▶ _WORK ORDER_
Please output exactly the lines that run from the line with "this 1343×896 image." through the final line of the data, inclusive, and nothing more.

▶ _Phrase grounding data_
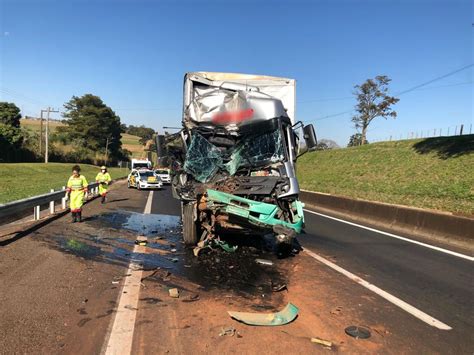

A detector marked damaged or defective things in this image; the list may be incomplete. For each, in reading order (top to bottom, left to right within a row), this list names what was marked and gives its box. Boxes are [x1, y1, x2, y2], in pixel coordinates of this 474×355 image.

shattered windshield [183, 129, 284, 182]
damaged truck [160, 71, 318, 252]
torn sheet metal [228, 302, 298, 326]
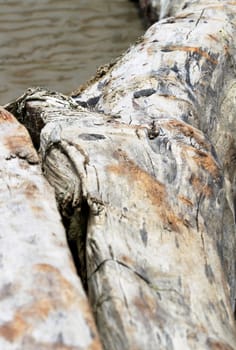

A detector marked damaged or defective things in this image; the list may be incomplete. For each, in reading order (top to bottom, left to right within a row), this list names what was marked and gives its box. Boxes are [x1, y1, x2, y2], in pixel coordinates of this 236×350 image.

rusty brown stain [162, 45, 218, 65]
rusty brown stain [108, 149, 184, 231]
rusty brown stain [190, 174, 214, 197]
rusty brown stain [0, 314, 28, 340]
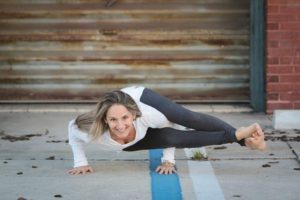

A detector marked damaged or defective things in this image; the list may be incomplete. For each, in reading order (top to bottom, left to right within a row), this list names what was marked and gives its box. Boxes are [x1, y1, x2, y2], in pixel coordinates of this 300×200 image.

rusted metal panel [0, 0, 250, 102]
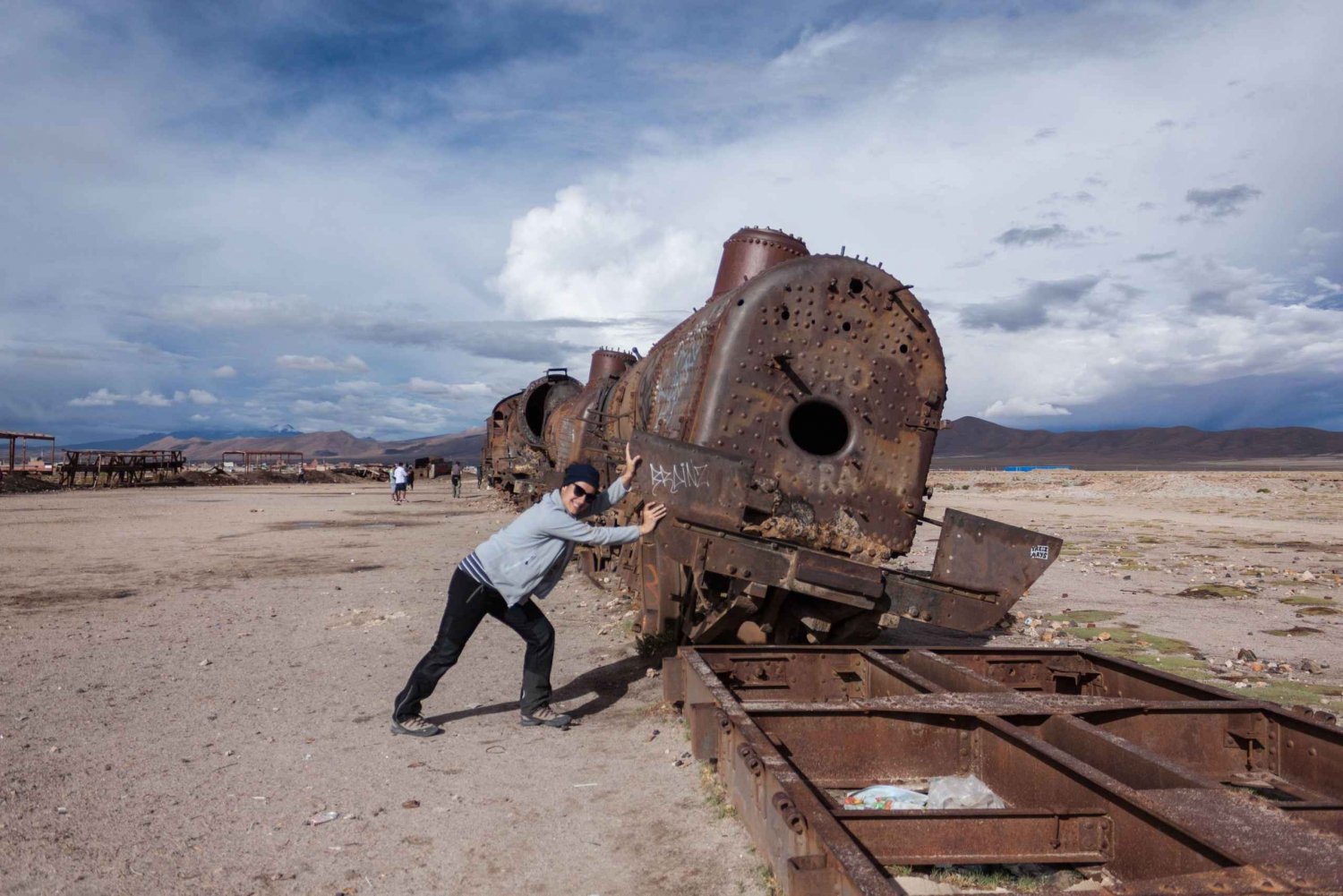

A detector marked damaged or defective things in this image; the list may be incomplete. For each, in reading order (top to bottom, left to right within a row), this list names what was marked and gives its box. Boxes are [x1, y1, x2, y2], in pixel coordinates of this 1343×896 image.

rusted smokestack [588, 346, 634, 381]
rusted smokestack [709, 228, 811, 298]
rusty steam locomotive [483, 224, 1058, 644]
rusted metal plate [935, 508, 1058, 599]
rusted train chassis [669, 647, 1343, 892]
rusted metal plate [669, 647, 1343, 892]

▶ _EXERCISE SOLUTION_
A detector marked damaged or defective things in this image; the list may be incomplete. For each, in reading order (top to bottom, left to right within a row), this list names what was marked and gives its box. Boxes are [x1, y1, x2, y2], in pixel coordinates of this 1343×896 image.

rusted smokestack [588, 346, 634, 381]
rusted smokestack [709, 228, 811, 298]
rusty steam locomotive [483, 224, 1058, 644]
rusted metal plate [935, 508, 1058, 599]
rusted train chassis [669, 647, 1343, 892]
rusted metal plate [669, 647, 1343, 892]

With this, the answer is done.